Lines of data
----------
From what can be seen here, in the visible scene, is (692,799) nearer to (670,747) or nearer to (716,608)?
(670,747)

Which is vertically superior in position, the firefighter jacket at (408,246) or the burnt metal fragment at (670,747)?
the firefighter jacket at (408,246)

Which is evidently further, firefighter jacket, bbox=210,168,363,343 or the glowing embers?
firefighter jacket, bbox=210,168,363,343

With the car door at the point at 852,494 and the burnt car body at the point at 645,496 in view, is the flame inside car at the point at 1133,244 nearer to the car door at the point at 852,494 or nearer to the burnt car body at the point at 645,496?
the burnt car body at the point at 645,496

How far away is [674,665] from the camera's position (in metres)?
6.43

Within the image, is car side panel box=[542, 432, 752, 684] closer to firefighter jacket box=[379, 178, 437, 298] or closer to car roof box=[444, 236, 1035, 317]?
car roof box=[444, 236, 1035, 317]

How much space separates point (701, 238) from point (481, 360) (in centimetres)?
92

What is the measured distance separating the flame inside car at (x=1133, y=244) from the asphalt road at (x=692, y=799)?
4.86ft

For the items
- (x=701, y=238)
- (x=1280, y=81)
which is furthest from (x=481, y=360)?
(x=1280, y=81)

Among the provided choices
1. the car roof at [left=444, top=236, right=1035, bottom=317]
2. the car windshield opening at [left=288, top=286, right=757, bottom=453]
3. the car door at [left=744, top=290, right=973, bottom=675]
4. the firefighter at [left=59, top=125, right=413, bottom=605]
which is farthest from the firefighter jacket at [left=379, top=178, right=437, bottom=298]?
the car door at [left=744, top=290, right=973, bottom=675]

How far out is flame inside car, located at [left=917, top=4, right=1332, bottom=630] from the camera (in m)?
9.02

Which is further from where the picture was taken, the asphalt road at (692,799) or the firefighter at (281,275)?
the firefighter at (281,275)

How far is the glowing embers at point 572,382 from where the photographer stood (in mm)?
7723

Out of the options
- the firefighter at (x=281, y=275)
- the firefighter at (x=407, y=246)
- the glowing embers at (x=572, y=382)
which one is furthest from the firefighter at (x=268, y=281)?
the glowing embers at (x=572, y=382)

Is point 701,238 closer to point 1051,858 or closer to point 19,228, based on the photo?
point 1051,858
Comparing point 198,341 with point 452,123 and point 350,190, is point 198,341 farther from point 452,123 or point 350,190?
----------
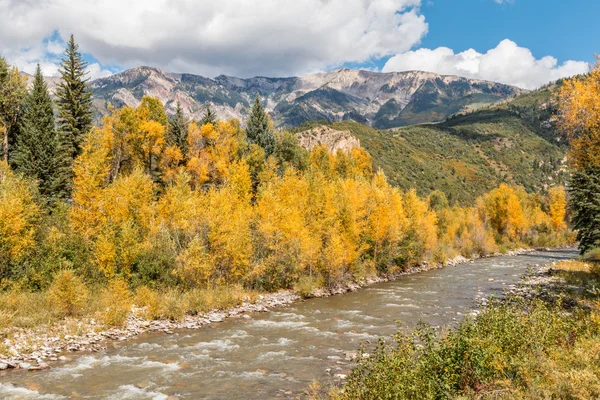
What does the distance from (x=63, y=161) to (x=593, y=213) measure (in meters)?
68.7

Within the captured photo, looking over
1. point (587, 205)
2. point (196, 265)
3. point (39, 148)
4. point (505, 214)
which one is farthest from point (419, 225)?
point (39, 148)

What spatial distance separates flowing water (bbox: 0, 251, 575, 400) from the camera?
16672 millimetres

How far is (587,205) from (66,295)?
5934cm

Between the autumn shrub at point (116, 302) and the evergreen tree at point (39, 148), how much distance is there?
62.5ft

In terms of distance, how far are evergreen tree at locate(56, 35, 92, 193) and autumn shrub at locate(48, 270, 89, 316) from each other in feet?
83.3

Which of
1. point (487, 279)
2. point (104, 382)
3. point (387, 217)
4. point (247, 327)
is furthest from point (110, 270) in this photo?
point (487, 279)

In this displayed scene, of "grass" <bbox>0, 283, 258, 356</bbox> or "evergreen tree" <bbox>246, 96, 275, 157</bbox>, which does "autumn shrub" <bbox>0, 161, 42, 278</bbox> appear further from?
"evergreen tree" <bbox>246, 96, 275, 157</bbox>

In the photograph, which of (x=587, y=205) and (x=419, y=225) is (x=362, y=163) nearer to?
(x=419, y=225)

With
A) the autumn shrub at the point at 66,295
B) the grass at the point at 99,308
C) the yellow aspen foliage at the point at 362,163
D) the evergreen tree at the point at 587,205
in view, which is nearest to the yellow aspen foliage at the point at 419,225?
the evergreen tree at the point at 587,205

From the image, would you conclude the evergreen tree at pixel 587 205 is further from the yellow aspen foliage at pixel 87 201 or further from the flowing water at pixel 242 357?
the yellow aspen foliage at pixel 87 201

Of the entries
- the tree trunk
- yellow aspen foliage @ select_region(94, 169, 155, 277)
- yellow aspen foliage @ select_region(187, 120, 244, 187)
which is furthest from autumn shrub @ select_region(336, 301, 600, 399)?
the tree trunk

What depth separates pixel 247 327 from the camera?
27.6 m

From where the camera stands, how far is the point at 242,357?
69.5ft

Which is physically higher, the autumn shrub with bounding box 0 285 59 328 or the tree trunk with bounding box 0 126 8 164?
----------
Task requirements:
Set down these lines again word for word. Begin at the line that contains "Among the provided choices" and stop after the line that contains "4. the firefighter".

Written solution:
Among the provided choices
1. the car roof at [left=444, top=236, right=1035, bottom=317]
2. the car windshield opening at [left=288, top=286, right=757, bottom=453]
3. the car door at [left=744, top=290, right=973, bottom=675]
4. the firefighter at [left=59, top=125, right=413, bottom=605]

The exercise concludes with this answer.